If this seems heavy-handed with context and lore, look no further than the music itself. The songs on this album are heavy yet addicting oddyseys through electronic rhythms, swelling guitars, DIY foley sounds, and hushed, whispered vocals, often all happening at once. The experience is intoxicating to say the least, without needing to pay any attention to the story within the lyrics. Take track four, “Pangea Girls (Magic Feeling),” a blast of Beach Boys era pop with a modern twist. The following “New Forest (Five Heads of the Sun)” builds off of a rolling rock riff that crescendoes with each loop. The band’s versatility comes to the forefront with the track “Night Ela (Mystic Thing),” a slow-burn electronic pop ballad that sinks into a club-ready groove in the final leg of the track.

The standard edition of this album on streaming services features a second disk of the album’s instrumentals, highlighting the mixed-media approach to the recording.

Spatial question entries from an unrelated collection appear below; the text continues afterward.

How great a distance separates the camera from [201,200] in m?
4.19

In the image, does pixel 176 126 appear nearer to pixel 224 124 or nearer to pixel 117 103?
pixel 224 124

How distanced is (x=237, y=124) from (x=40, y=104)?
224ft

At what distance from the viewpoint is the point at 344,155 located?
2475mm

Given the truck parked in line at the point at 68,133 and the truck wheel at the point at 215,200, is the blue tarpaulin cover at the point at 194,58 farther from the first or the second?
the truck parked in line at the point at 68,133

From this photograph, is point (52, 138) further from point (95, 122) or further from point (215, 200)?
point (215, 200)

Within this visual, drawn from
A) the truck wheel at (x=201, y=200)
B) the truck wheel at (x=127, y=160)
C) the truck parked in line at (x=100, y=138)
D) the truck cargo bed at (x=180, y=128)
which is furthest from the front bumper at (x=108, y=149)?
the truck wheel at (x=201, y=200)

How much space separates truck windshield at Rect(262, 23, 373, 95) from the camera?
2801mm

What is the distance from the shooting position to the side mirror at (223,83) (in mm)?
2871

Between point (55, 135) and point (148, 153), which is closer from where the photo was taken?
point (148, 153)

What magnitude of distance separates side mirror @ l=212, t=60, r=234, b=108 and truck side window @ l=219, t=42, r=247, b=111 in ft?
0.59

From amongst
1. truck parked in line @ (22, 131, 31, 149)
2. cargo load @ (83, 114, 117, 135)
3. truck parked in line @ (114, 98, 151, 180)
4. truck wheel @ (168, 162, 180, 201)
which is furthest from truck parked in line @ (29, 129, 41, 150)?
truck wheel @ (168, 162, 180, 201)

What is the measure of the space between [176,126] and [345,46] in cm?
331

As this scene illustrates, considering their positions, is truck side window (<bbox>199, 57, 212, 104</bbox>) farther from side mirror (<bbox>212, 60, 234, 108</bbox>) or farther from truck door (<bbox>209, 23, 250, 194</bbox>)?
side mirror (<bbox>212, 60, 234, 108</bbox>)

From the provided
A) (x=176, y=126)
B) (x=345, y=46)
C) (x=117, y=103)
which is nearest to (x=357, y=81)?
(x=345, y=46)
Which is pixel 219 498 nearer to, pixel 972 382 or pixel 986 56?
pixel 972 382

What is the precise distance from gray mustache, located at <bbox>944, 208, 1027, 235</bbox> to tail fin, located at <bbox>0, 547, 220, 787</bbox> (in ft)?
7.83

The lyrics stand on their own as a work of poetry, combined with the actual music itself, another medium entirely. Take the opening verse of “Fell in Love (At the Water):” “Zigzag of dragonflies / Deep rises of light in uneven wings / Brown and green / Shallow stream / New sudden life arrives / At the edge to drink.” Rock music and literature have never sounded so good together.

In this age of the endless scroll and mass media advertising, take a minute to find the hidden gems beneath. Ceres and Calypso do not disappoint, even thousands of years in the deep time.